NEWS AT SEI
This article was originally published in News at SEI on: February 1, 2005
With this column, I start a new series of articles about the issues faced by large-scale development projects. Since large-scale development is an enormous subject, I plan to touch only on those topics that I think are particularly interesting or especially important. I currently plan to cover two problems. First, large software projects are almost universally troubled, and second, all large-scale systems-development projects of almost every kind now involve large amounts of software. Unfortunately, this implies that almost all kinds of large-scale development projects will be troubled unless we can devise a better way to develop the software parts of these large-scale systems. The increasing need for large-scale system-development projects raises many questions and presents a significant challenge to those of us in the development business.
Emergent Properties of Systems
Perhaps the greatest single problem with large-scale system development concerns what are called the emergent properties of these systems. These are those properties of the entire system that are not embodied in any of the system's parts. Examples are system security, safety, and performance. While individual components of a system can contribute to safety, security, and performance problems, no component by itself can generally be relied on to make a system safe, secure, or high performing.

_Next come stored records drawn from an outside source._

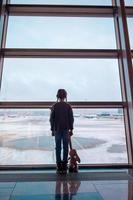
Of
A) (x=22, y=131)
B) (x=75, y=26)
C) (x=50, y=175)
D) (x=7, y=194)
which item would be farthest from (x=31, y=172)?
(x=75, y=26)

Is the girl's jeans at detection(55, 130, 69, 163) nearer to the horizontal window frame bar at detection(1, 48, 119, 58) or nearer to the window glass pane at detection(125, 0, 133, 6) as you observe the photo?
the horizontal window frame bar at detection(1, 48, 119, 58)

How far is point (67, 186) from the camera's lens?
3211 millimetres

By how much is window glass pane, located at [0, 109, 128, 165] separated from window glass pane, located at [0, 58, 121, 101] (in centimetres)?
28

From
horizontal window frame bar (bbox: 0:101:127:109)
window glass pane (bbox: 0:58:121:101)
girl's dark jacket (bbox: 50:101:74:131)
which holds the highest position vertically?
window glass pane (bbox: 0:58:121:101)

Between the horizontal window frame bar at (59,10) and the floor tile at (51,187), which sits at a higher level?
the horizontal window frame bar at (59,10)

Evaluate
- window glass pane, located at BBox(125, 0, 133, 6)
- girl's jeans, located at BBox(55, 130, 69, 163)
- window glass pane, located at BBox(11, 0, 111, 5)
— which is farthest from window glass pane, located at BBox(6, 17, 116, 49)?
girl's jeans, located at BBox(55, 130, 69, 163)

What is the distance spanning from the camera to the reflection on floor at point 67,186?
286 centimetres

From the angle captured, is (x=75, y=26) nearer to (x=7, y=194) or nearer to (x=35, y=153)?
(x=35, y=153)

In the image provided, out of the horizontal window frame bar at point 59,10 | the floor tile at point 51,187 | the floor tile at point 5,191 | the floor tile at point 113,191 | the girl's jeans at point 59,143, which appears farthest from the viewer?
the horizontal window frame bar at point 59,10

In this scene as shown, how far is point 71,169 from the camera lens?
4047 millimetres

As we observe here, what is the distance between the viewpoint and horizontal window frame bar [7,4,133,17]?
16.5 feet

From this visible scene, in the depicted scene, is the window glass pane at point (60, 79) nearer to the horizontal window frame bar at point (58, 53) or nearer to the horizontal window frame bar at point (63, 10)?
the horizontal window frame bar at point (58, 53)

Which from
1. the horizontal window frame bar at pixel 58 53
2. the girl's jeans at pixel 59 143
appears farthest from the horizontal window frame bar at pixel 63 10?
the girl's jeans at pixel 59 143

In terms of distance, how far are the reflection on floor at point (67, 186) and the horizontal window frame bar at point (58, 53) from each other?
6.82ft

The reason that emergent properties are a problem for large-scale systems is related to the way in which we develop these systems. As projects get larger, we structure the overall job into subsystems, then structure the subsystems into products, and refine the products even further into components and possibly even into modules or parts. The objective of this refinement process is to arrive at a series of "bite-sized projects" that development teams or individual developers can design and develop.
This refinement process can be effective as long as the interfaces among the system's parts are well defined and the parts are sufficiently independent that they can be independently developed. Unfortunately, the nature of emergent properties is that they depend on the cooperative behavior of many, if not all, of a system's parts. This would not be a problem if the system's overall design could completely and precisely specify the properties required of all of the components. For large-scale systems, however, this is rarely possible.
While people have always handled big jobs by breaking them into numerous smaller jobs, this can cause problems when the jobs' parts have interdependencies. System performance, for example, has always been a problem, but we have generally been able to overpower it. That is, the raw power of our technology has often provided the desired performance levels even when the system structure contains many inefficiencies and delays.
As the scale of our systems increases, and the emergent properties become increasingly important, we now face two difficult problems. First, the structural complexity of our large organizations makes the development process less efficient. Since large-scale systems are generally developed by large and complex organizations, and since these large organizations generally distribute large projects across multiple organizational units and locations, these large projects tend also to have complex structures. This added complexity both complicates the work and takes added resources and time.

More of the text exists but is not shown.